The Power of the MapR Converged Data Platform
The important thing to understand about MapR Streams is that it is engineered to have a real-time, guaranteed events streaming capability. This means that if you need to rapidly transfer data from any application or any location to another application or location, you can use MapR Streams. For the MapR Platform, MapR Streams will quickly become a fundamental business capability that can be leveraged in a multitude of ways.
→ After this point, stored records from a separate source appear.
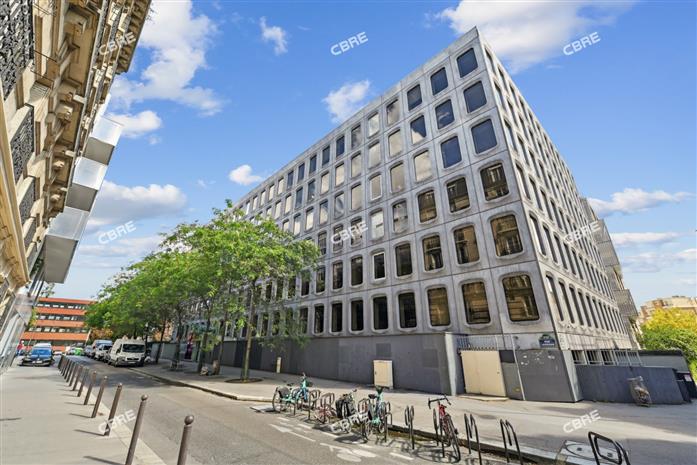 Bureau Location 75013 PARIS 64-68 RUE DU DESSOUS DES BERGES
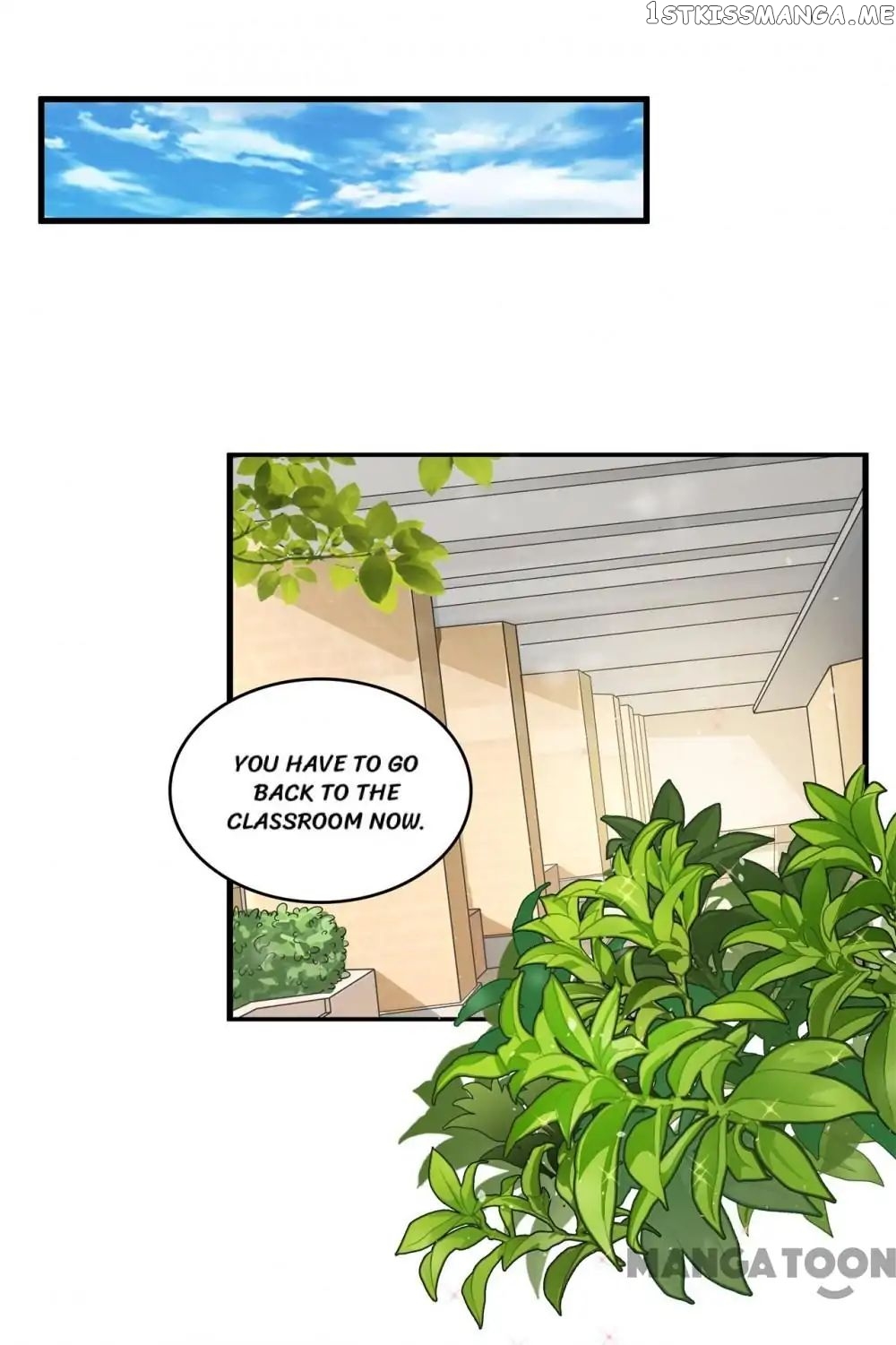 Leave Me Alone! Hot Nerd! chapter 123 - page 8
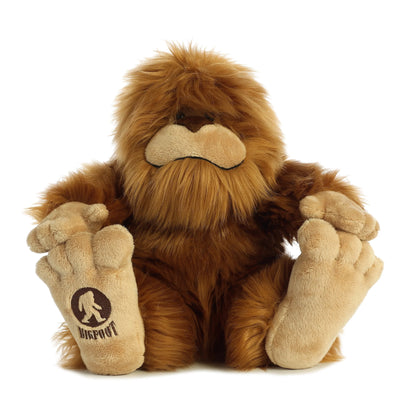 Aurora - Fantasy - Big Foot Stuffed Animal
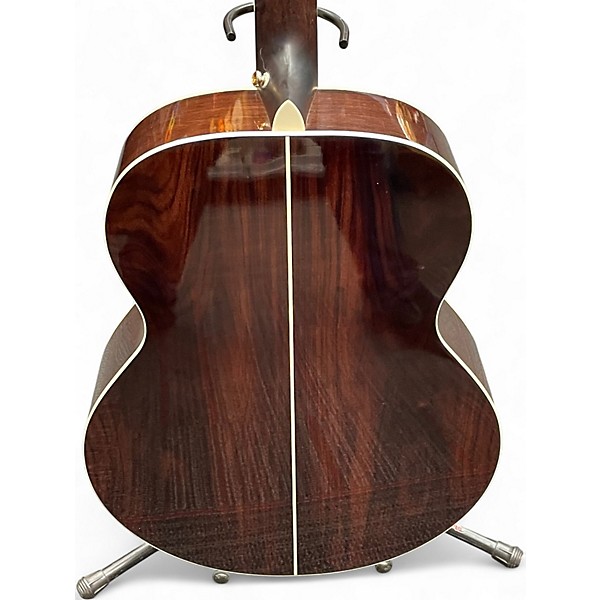 Used Orangewood Duke Live Natural Acoustic Electric Guitar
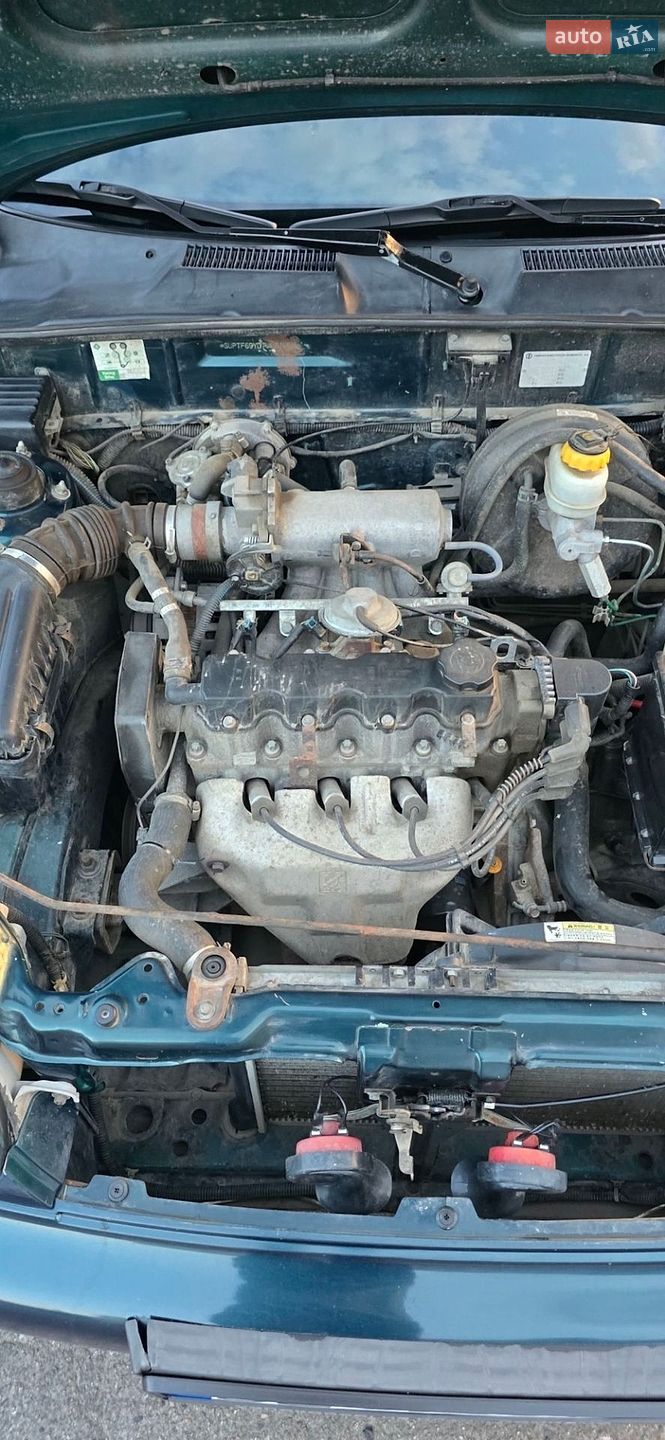 Daewoo Lanos 2007 VIN SUPTF69YD7W361323 фото оголошення 29 з 29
While MapR can already use MapR-DB to replicate data between Hadoop instances, MapR Streams gives it the capability to replicate any data in Hadoop to other Hadoop instances anywhere or, if need be, to any application anywhere. In fact, it could be used to transfer data between two applications that otherwise have nothing to do with Hadoop. And it is not just about moving data. MapR Streams can establish and drive real-time feeds throughout the organization. It can take external feeds from data providers or from the cloud. It can take internal feeds from log files or Internet of Things (IoT) sensors. It can aggregate feeds and send them to multiple recipients.
In short, it provides a global, distributed real-time capability.
A Global Data Platform
Hadoop has been rapidly evolving. In recent times, it has been depicted as the natural bedrock for a data lake. Indeed, the opportunity to house all of an organization’s data – and possibly a great deal of externally sourced data – into a single, scaled-out collection of servers is an attractive notion. With strong disaster recovery and security measures, the goal of a single physical or logical location for data makes sense. This is especially so in this era of cloud computing, where location flexibility is far greater than it ever was.
Right now, other Hadoop offerings are constrained in their event streaming capabilities. In general, where event streaming or messaging systems are used, they are managed as separate clusters, with all the inherent latencies those clusters create, and they fail to provide a global capability. Because they do not offer a versatile distributed capability, they tend to be deployed in an awkwardly centralized manner.
The global data platform that MapR delivers both supports and enables data distribution in a rational and very practical way. Multiple Hadoop clusters can be created to satisfy different workloads and priorities, and data that genuinely needs to reside in multiple geographical locations can be secure and resilient against technology failure. It thus is eminently suited, for example, to be the platform for the corporate system of records (SOR), segregated, as it should be, from other data and other workloads. The platform is capable of serving traditional business applications as well as big data and real-time applications.
The trend towards deploying Hadoop and Spark for real-time and near real-time applications is in its infancy, yet it is destined to become increasingly important in years to come, as event-based architectures become more common. With MapR Streams, the MapR Platform can play a primary role in delivering such applications.
The Bottom Line
In our view, MapR was always ahead of its competition in shaping the evolution of Hadoop and providing the enterprise-grade technical infrastructure it requires. With MapR 5.1 and MapR Streams, it has clearly thrown down the gauntlet to its competitors. Whether its competitors will be able to make up the lost ground remains to be seen. If you’re reviewing the possibilities of Hadoop and Spark, particularly if you see it as occupying a central strategic role in the corporate IT environment, you would do well to consider looking at MapR. The company has put itself far ahead of its competitors in a variety of ways.